Our system is written in Haskell with some human interface features in written in bash. The Haskell component depends on the following modules.
- Data.Char
- Data.List
- Data.List.Split
- Data.Map
- Data.Maybe
- Data.Ratio
- Data.Set
- System.IO
- System.IO.Unsafe
- Data.MemoCombinators
The following sort of command will run the system
sh run_test.sh <training corpus size in words> > <output file>.
For example
sh run_test.sh 100000 > foo.pos.
Because we did not develop a command-line interface for passing parameters, the Probabilities.hs file must be recompiled to test different component arrangements. The relevant lines are below.
let unk = True
smooth = False -- add-one smoothing
...
taggrams = safe_ngram_tally 2 tags
unk and smooth control unknown word handling and smoothing
respectively. Setting either to True will turn it on, and
setting it to False will turn it off.
The number in safe_ngram_tally 2 tags controls the n-gram length.
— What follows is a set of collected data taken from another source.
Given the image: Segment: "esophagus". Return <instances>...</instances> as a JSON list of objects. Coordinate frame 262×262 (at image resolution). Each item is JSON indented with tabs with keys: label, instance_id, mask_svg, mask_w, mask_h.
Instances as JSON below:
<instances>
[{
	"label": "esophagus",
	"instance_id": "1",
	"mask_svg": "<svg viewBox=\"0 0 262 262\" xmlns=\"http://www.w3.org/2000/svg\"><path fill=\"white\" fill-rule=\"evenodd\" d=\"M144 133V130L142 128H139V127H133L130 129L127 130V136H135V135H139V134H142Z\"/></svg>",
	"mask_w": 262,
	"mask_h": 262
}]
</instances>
Set it to 2 to use bigrams, 3 to use trigrams, and so on.
After adjusting the parameters, compile the executable like so
$ ghc --make Probabilities.hs
and then run run_test.sh as explained before.
You can submit the resulting predictions like this. (This depends on curl.)
$ sh submit_predictions.sh <netid> results/foo.pos
Save the emails with the submission results in plain text as separate files (.eml) or as one file (.mbox), and run the following command to put them in a convenient format.
$ sh tabulate_predictions.sh emails.mbox > results/results.csv
The email filename(s) may not contain spaces.